Social Stocks Tumble, Again

The beginning of 2016 hasn’t been kind to investors in general, as the stock market tumbles amid concerns about the slowing economy in China and plunging oil prices. But within the wider angst the social media sector is having its own mini-meltdown, with share prices falling even more than the overall indices. Although each company has its own story of woe, broadly speaking the decreases reflect concerns about overvaluation, profitability and growth rates.

Facebook, the world’s dominant social network, has seen its share price sink from a recent high of $107.26 on December 29 to $94.28 at the time of writing, for a 12% drop in a little over two weeks. For comparison, the Dow Jones Industrial Average is down about 9% over the same period. Of course, Facebook’s shares are still well above their IPO price of $38 in May 2012, but the steady downward march has to be keeping investors up at night.

While there are no major setbacks to account for this drop, analysts pointed to Facebook’s high price-to-earnings ratio of one to 96, compared to an average of one to 15.53 for DJIA and one to 22.01 for the Nasdaq 100. Investors may also be concerned about a hostile regulatory environment abroad: in Europe Facebook is facing a slew of privacy investigations over its use of cookies, access to users’ email contacts and data transfers to the U.S., among other things. Meanwhile the Indian government recently put the kibosh on Free Basics, its program to bring Internet access to underserved areas, on net neutrality grounds.

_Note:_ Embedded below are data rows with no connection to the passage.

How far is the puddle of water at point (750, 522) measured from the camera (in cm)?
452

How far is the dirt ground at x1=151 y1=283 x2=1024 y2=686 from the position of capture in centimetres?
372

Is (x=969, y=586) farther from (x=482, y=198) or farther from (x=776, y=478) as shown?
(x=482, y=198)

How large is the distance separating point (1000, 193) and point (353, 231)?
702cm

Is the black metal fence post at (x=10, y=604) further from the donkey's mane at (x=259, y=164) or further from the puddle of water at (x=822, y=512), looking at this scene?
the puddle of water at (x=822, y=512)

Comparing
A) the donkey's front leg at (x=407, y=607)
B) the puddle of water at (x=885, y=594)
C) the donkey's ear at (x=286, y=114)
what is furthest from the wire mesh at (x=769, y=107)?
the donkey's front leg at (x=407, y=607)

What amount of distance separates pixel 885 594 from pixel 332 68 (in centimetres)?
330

Twitter’s share price has declined steadily from a recent high of $31.34 in October, when co-founder Jack Dorsey returned as CEO, to $17.98 today, a steep drop made even worse by the fact that the current price is also down 31% from its IPO price of $26 a share in November 2013. Twitter is contending with more serious long-term concerns than Facebook, including its lackluster growth rate, which has slumped from almost 40% year-over-year in the third quarter of 2013 to just 8% in the third quarter of 2015 (to 307 million monthly average users), the most recent quarter for which figures are available. The slowing growth rate wouldn’t be such a big deal if Twitter were profitable, but it’s not: the company posted a net loss of $131.7 million in the third quarter of 2015, down from $175.5 million in the third quarter of 2016.

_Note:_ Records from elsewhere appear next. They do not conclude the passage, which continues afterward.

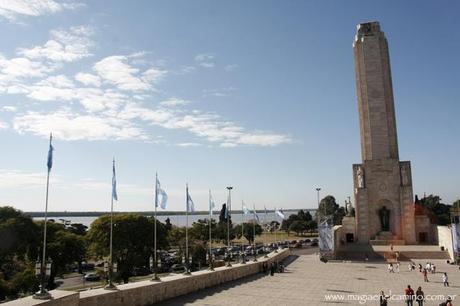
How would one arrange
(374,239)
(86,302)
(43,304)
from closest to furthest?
1. (43,304)
2. (86,302)
3. (374,239)

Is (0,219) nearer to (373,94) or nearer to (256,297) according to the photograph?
(256,297)

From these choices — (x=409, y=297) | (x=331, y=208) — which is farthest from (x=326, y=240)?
(x=331, y=208)

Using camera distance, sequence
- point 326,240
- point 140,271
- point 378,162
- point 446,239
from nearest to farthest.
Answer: point 446,239, point 326,240, point 140,271, point 378,162

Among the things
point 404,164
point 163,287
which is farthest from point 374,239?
point 163,287

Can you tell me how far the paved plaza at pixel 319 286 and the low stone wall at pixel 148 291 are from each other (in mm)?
489

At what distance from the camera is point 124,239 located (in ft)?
155

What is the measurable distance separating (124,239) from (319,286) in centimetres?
2829

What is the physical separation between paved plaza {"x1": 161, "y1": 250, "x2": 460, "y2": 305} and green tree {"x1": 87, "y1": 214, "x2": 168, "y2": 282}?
722 inches

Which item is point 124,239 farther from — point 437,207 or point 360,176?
point 437,207

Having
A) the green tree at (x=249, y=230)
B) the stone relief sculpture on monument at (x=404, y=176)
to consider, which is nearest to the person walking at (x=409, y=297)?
the stone relief sculpture on monument at (x=404, y=176)

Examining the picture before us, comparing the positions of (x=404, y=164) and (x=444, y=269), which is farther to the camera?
(x=404, y=164)

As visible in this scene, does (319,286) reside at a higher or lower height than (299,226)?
lower

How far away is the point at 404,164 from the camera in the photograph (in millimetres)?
52281

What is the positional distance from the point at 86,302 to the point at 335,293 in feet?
46.3
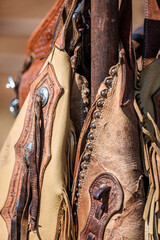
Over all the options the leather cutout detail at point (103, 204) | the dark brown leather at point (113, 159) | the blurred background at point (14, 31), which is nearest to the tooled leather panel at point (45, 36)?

LinkedIn, long the high-flier in the social media sector, has seen its stock price erode from $255.54 on November 10 to $194.07 at the time of writing. That’s still up from the IPO price of $45, but again the recent slump seems to reflect concerns that the stock may be overvalued. Analysts noted that LinkedIn’s earnings per share has been disappointing, as its net loss increased from $4 million in the third quarter of 2014 to $40.5 million in the third quarter of 2015.